[Opening Information supplied section]

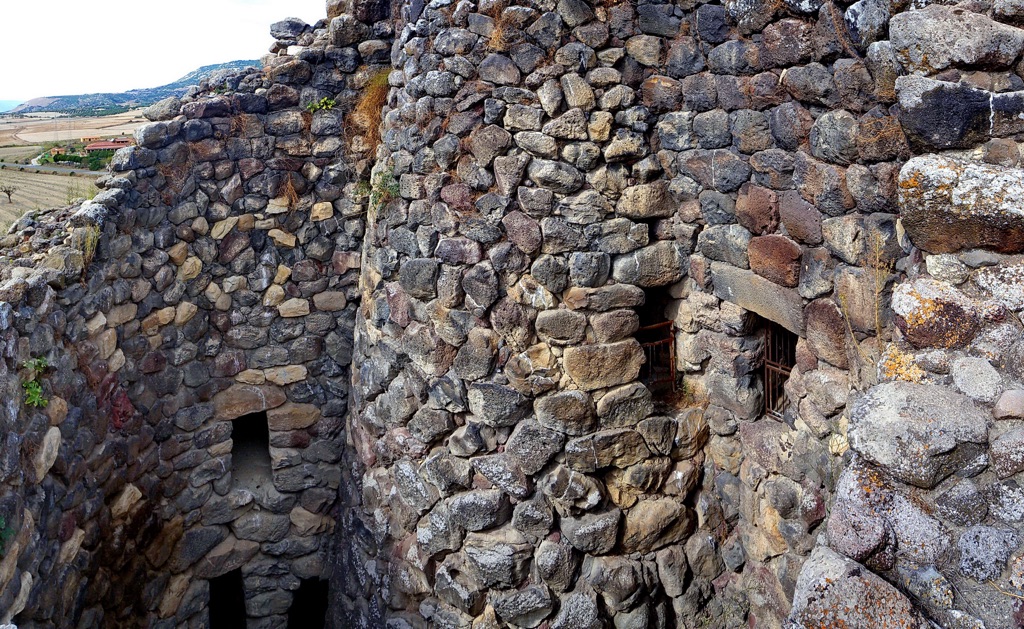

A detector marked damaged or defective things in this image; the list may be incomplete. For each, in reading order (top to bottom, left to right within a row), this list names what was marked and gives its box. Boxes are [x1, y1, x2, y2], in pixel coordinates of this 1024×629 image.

rusty iron bar [634, 323, 675, 391]
rusty iron bar [765, 323, 794, 422]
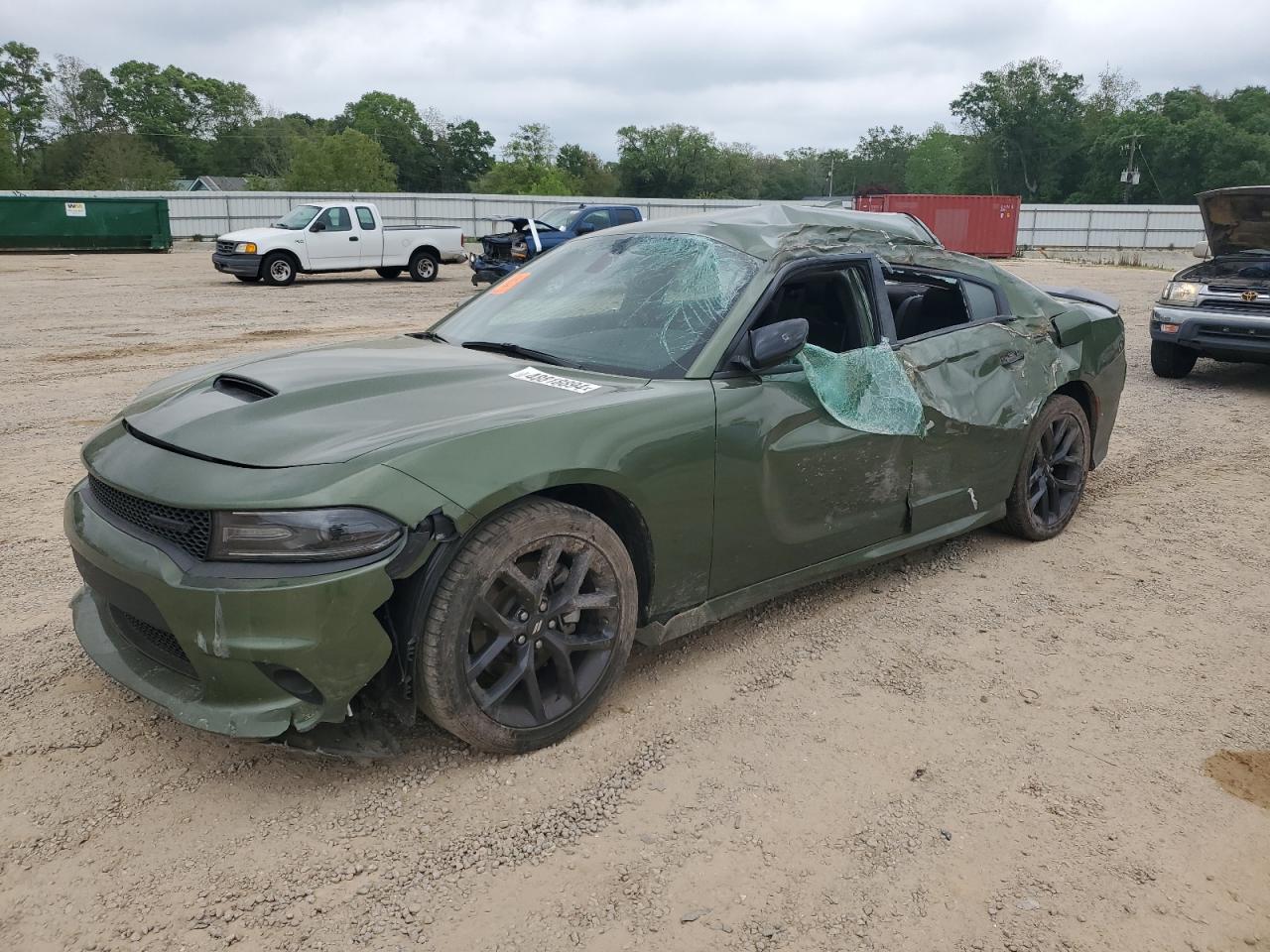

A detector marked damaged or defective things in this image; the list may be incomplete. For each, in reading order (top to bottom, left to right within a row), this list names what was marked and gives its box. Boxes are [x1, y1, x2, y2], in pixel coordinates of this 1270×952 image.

shattered windshield [273, 205, 319, 229]
shattered windshield [536, 206, 576, 230]
shattered windshield [432, 233, 756, 378]
damaged front bumper [1153, 305, 1270, 360]
damaged front bumper [65, 479, 411, 741]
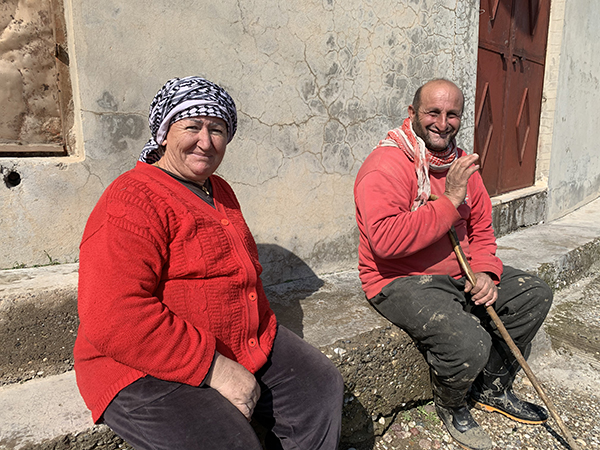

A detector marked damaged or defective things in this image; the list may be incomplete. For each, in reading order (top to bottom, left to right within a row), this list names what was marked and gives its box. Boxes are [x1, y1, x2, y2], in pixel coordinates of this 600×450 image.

cracked plaster [1, 0, 478, 282]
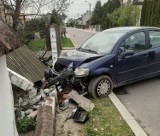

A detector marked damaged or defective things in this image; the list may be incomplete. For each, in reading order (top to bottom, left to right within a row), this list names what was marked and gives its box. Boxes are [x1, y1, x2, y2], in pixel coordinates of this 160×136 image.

crashed car [53, 27, 160, 98]
broken concrete block [68, 90, 94, 111]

[Closing Information supplied section]

Instructions for the task - What should appear is an exact copy of the lines from the one with "this 160×136 image." through the end of the entries above, ends included, and no other text.

Reply -
A detector marked damaged or defective things in this image; the list may be incomplete. For each, in reading order (top to bottom, left to right within a row), this list names what was marked and gives its box. Boxes are [x1, y1, x2, y2], in pixel coordinates of this 160×136 image.

crashed car [53, 27, 160, 98]
broken concrete block [68, 90, 94, 111]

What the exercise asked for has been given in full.